## Experimente
Reescreva de forma mais curta o parágrafo do texto dado abaixo que começa com "Tracei paralelos ilógicos", conservando seus fatos principais.

## Texto dado
──────────────────────────────

Comparando o incomparável

Rubem Penz

Responda rápido: prefere se deslocar de bicicleta ou sorvete de baunilha com calda de caramelo? Se pudesse escolher, optaria por casamento poligâmico ou jornada de trabalho de nove horas, folgando a partir das sextas-feiras de tarde? Gosta mais de gatos ou de panos de prato com acabamento em crochê? Vinho ou samba-canção?

Tracei paralelos ilógicos para alertar sobre uma tendência dos últimos dias: comparar o que não está na mesma categoria. Essa prática, além de ser sem cabimento, costuma levar a lugar algum. Por exemplo, uma enxurrada de mensagens lamentou o fato de não ocuparmos mais as ruas para protestar contra o governo enquanto, ao mesmo tempo, uma parcela da população gaúcha foi capaz de entupir praças, estádio e toda a Av. Goethe para festejar um título de futebol.

Nem preciso lembrar, mas vamos lá: nossa afinidade com a devoção clubística é absolutamente passional. Pelas cores, esquecemos a lógica, desprezamos as inconveniências, quebramos barreiras outrora delicadas. Temos uma entrega irrestrita e fiel, torcemos pelo improvável, perseguimos quimeras – aliás, adoramos especialmente as ilusões. Um ardor ofuscante a ponto de justificar um gol feito com a mão, considerar a priori o árbitro desonesto, glorificar atletas de qualidade duvidosa. Se contaminada pela razão, a torcida perderia boa parte do entusiasmo.

──────────────────────────────

## Dados extraídos
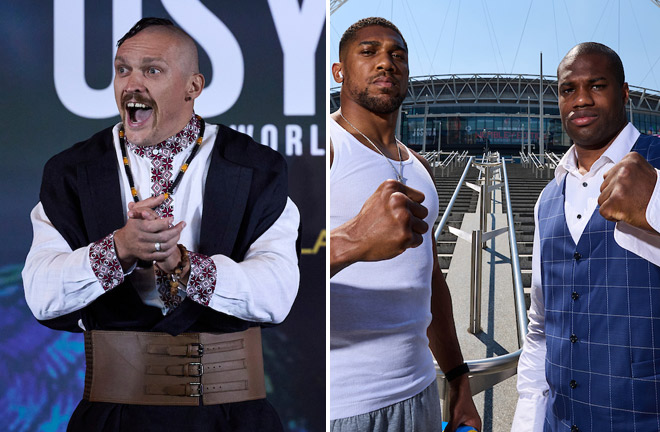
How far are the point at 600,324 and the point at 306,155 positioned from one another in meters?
0.66

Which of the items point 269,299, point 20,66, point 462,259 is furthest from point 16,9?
point 462,259

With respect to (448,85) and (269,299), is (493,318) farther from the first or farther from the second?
(448,85)

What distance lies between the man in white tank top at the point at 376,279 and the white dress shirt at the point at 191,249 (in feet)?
0.38

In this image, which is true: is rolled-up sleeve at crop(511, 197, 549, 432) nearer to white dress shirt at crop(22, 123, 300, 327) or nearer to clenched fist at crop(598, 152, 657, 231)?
clenched fist at crop(598, 152, 657, 231)

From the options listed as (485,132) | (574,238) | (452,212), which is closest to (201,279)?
(574,238)

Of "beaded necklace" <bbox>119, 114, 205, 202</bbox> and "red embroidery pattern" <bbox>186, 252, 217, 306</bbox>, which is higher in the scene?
"beaded necklace" <bbox>119, 114, 205, 202</bbox>

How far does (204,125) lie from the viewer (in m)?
1.09

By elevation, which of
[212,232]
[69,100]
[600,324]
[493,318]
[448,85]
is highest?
[448,85]

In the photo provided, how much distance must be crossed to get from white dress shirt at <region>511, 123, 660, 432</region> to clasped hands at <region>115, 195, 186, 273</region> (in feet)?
2.46

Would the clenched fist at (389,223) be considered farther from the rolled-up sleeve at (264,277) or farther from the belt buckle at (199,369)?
the belt buckle at (199,369)

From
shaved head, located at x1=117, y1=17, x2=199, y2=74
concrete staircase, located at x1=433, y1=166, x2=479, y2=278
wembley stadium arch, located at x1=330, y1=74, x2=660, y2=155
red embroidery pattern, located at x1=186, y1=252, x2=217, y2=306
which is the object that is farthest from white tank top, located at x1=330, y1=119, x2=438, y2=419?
wembley stadium arch, located at x1=330, y1=74, x2=660, y2=155

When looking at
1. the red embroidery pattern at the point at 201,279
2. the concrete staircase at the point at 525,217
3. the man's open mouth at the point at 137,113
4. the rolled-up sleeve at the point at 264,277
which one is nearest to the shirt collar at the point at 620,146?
the rolled-up sleeve at the point at 264,277

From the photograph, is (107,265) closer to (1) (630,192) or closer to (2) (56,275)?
(2) (56,275)

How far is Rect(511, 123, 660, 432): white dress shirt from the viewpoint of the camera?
97cm
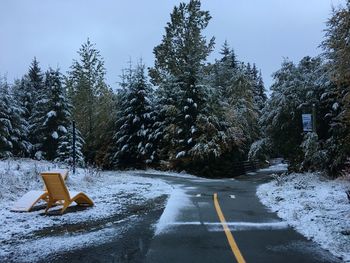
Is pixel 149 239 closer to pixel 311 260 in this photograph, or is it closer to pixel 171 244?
pixel 171 244

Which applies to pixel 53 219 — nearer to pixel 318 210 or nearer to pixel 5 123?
pixel 318 210

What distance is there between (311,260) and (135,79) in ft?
108

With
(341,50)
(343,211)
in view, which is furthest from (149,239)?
(341,50)

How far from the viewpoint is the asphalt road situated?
22.3 feet

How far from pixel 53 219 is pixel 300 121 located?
18977 mm

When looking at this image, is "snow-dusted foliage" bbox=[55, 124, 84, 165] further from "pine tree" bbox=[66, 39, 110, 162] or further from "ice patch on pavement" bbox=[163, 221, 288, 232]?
"ice patch on pavement" bbox=[163, 221, 288, 232]

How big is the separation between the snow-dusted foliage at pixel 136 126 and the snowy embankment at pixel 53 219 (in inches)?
797

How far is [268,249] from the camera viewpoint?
7328 mm

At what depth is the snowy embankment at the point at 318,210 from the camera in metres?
7.64

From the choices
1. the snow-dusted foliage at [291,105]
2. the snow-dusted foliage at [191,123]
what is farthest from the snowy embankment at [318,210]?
the snow-dusted foliage at [191,123]

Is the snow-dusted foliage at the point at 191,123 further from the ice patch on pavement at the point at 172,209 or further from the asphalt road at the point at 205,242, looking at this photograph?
the asphalt road at the point at 205,242

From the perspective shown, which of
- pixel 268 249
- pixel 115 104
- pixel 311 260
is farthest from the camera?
pixel 115 104

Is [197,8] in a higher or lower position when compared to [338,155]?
higher

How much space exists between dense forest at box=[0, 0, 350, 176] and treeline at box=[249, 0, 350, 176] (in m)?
0.06
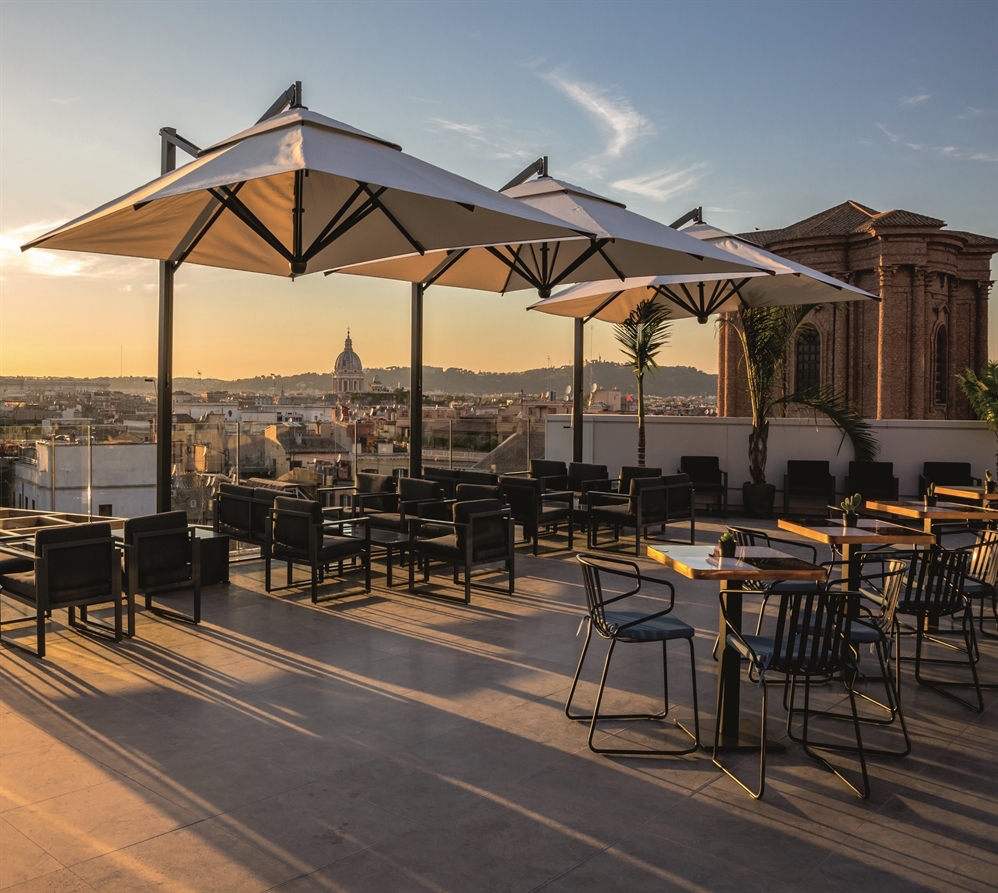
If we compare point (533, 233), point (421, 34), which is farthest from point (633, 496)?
point (421, 34)

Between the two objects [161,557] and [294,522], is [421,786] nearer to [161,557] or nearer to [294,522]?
[161,557]

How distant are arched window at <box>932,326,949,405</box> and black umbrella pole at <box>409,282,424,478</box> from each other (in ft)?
79.6

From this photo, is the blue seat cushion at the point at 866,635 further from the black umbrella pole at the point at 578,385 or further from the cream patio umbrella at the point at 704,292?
the black umbrella pole at the point at 578,385

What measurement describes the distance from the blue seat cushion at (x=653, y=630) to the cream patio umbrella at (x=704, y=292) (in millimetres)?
5705

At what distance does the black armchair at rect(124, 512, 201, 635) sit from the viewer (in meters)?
5.97

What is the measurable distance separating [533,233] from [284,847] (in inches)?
167

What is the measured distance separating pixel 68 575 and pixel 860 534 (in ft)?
17.3

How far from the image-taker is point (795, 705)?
463 cm

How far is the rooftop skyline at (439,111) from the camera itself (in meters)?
8.65

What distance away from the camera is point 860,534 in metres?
5.43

──────────────────────────────

## Resposta abaixo
Os paralelos ilógicos servem de alerta para uma tendência recente: comparar coisas de categorias diferentes, prática descabida que não leva a lugar algum. Exemplo: muitas mensagens lamentaram que não se ocupem mais as ruas para protestar contra o governo, enquanto parte da população gaúcha lotou praças, estádio e toda a Av. Goethe para festejar um título de futebol.